Harmonics, as the name indicates, are sounds whose wave forms are tightly linked – literally ‘nested’ together. In the example above, 220, 440, and 880 are all higher octaves of the fundamental note “A” (110). And the other harmonics – 330, 550, 660, and 770 – correspond to the notes E, Db, E, and G which, along with A, are the four notes of the A-major chord (A-Db-E-G-A). So when the note A is played on the violin (or piano, or any other instrument) what you actually hear is a chord. But because the harmonic linkage is so tight, and because the fundamental (110 in this case) is almost twice as loud as all of its overtones put together, we perceive the “A” as a single note, albeit a note with ‘character.’ This character – or timbre – is slightly different for each instrument, and that difference is what allows us to distinguish not only between types of instrument – clarinets from violins, for example – but also sometimes between individual instruments of the same type – a Stradivarius violin from a Guarnieri.
This kind of harmonic superimposure has no practical limits to speak of. As long as the sounds are harmonically linked, you can superimpose as many elements as you want. Imagine an orchestra, with all the instruments playing octaves of the same note. Add an organ, playing more octaves. Then a chorus of 200, singing still more octaves. We are superimposing hundreds and hundreds of individual instruments and voices, but it will all still sound unified. If everyone started playing and singing whatever they felt like, however, that unity would immediately turn into chaos.
To give an example of non-musical harmonic superimposure: in Apocalypse Now we wanted to create the sound of a field of crickets for one of the beginning scenes (Willard alone in his hotel room at night), but for story reasons we wanted the crickets to have a hallucinatory degree of precision and focus. So rather than going out and simply recording a field of crickets, we decided to build the sound up layer by layer out of individually recorded crickets. We brought a few of them into our basement studio, recorded them one by one on a multitrack machine, and then kept adding track after track, recombining these tracks and then recording even more until we had finally many thousands of chirps superimposed. The end result sounded unified – a field of crickets – even though it had been built up out of many individual recordings, because the basic unit (the cricket’s chirp) is so similar – each chirp sounds pretty much like the last. This was not music, but it would still qualify, in my mind, as an example of harmonic superimposure.
(Incidentally, you’ll be happy to know that the crickets escaped and lived happily behind the walls of this basement studio for the next few years, chirping at the most inappropriate moments.)
Dagwood and Blondie
What happens, though, when the superimposure is not harmonic?

--

◆ **Tasks for this exercise**:
1. From the passage on harmonic superimposure, extract the part that opens with the words containing "(Incidentally, you’ll be" and closes with "most inappropriate moments.)".
2. Answer these questions using the passage on harmonic superimposure.
(a) What frequency is given for the fundamental note "A"?
(b) In which film was the sound of a field of crickets built up from individual recordings?
(c) Where did the crickets live after they escaped?
3. In the passage on harmonic superimposure, rewrite the paragraph that begins "To give an example of non-musical harmonic superimposure" as a brief list that keeps its main facts.

◆ **Information supplied**:
--

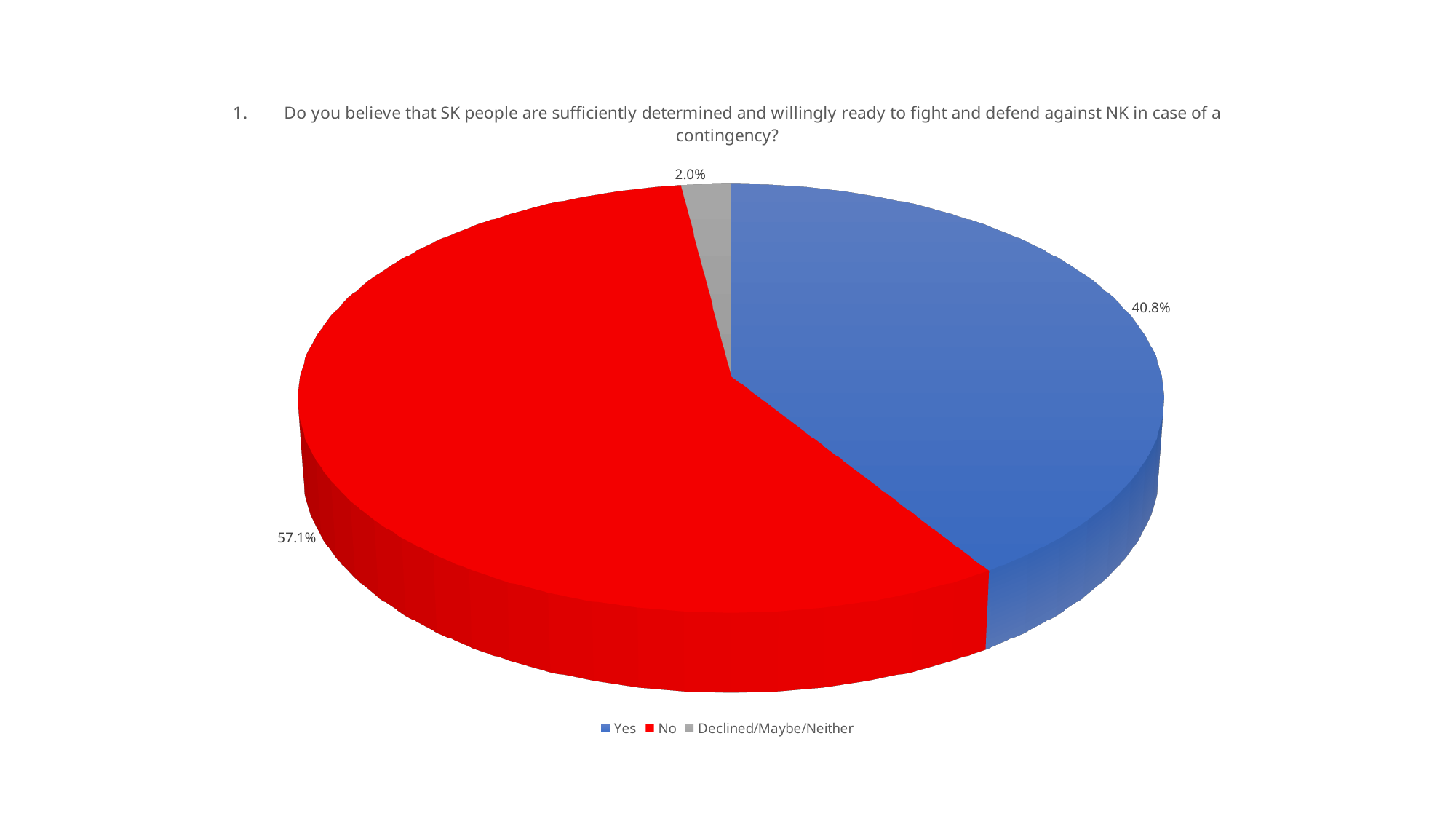
Which response has the smallest share of the pie? Declined/Maybe/Neither Which is larger, the share for "Yes" or the share for "No"? No What is the difference in percentage points between the "No" and "Yes" shares? 16.3 What colour is the "Yes" slice? blue What percentage of respondents answered "Yes"? 40.8% Which response has the largest share of the pie? No What percentage of respondents answered "No"? 57.1% How many slices does the pie chart have? 3 What kind of chart is shown on the slide? pie chart How many entries does the legend list? 3 What percentage is shown for "Declined/Maybe/Neither"? 2.0% What colour is the "No" slice? red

--

◆ **Responses in order**:
1.
(Incidentally, you’ll be happy to know that the crickets escaped and lived happily behind the walls of this basement studio for the next few years, chirping at the most inappropriate moments.)

2.
(a) 110
(b) Apocalypse Now
(c) Behind the walls of the basement studio, for the next few years

3.
- In Apocalypse Now, one of the beginning scenes (Willard alone in his hotel room at night) needed the sound of a field of crickets.
- For story reasons, the crickets had to have a hallucinatory degree of precision and focus.
- Instead of recording a field of crickets, the sound was built up layer by layer from individually recorded crickets.
- A few crickets were brought into the basement studio and recorded one by one on a multitrack machine.
- Tracks were added, recombined and recorded again until many thousands of chirps were superimposed.
- The result sounded unified because each chirp sounds pretty much like the last.
- It was not music, but it still counts as an example of harmonic superimposure.